By Grant Uyemura, DPT
High ankle sprains are more common in high impact sports and usually occur when the
foot is forced into external rotation with a planted, dorsiflexed foot. This mechanism of injury will cause the talus to widen the ankle mortise which can injure or tear the syndesmosis. The syndesmosis is made up of the anterior inferior tibiofibular ligament, interosseous ligament, interosseous membrane, posterior inferior tibiofibular ligament, and transverse ligament.
Lateral ankle sprains also known as inversion sprains are the most common orthopedic
injury and account for 85% of all ankle injuries. Lateral ankle sprains usually happen when the foot is point down, plantarflexed and rolls inward. The anterior talofibular, calcaneofibular, and posterior talofibular ligaments are the most common ligaments to get injured during a lateral ankle sprain.
High ankle sprains will take longer to heal and are more likely to create long-term
dysfunction compared to lateral ankle sprains. However, high ankle sprains are less common than lateral ankle sprains. Both injuries can be treated through physical therapy with conservative treatments.
The first phase will be protecting the joint while minimize pain, inflammation, weakness, and loss of motion.
The second phase will focus on normalizing joint mobility, strength, neuromuscular control, and return to activities of daily living.
The last phase will prepare the athlete for return to sport activities.

= ACTIVITY A =
Name every structure that the ankle sprain article says makes up the syndesmosis.
= ACTIVITY B =
According to the ankle sprain article, what share of all ankle injuries do lateral ankle sprains account for?
The listing plays no part in the tasks on this page.

= SUPPLIED RECORDS =
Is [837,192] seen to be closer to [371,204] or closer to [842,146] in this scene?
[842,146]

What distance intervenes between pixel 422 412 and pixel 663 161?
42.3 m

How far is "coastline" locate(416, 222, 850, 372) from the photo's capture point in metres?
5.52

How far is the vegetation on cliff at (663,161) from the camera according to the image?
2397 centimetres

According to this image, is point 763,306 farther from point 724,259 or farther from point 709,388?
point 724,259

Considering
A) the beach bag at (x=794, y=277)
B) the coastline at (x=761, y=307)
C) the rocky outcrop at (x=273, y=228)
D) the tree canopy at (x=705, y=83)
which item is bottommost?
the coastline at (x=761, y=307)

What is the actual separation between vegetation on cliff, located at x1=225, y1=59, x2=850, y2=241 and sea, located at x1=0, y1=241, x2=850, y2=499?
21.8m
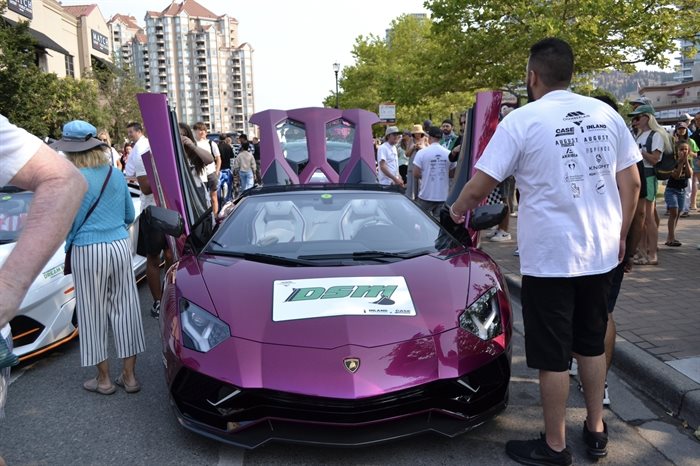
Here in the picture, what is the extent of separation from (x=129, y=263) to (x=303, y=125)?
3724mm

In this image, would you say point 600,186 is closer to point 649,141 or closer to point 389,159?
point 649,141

= EXERCISE SOLUTION A =
- Anterior inferior tibiofibular ligament
- Interosseous ligament
- Interosseous membrane
- Posterior inferior tibiofibular ligament
- Transverse ligament

= EXERCISE SOLUTION B =
85%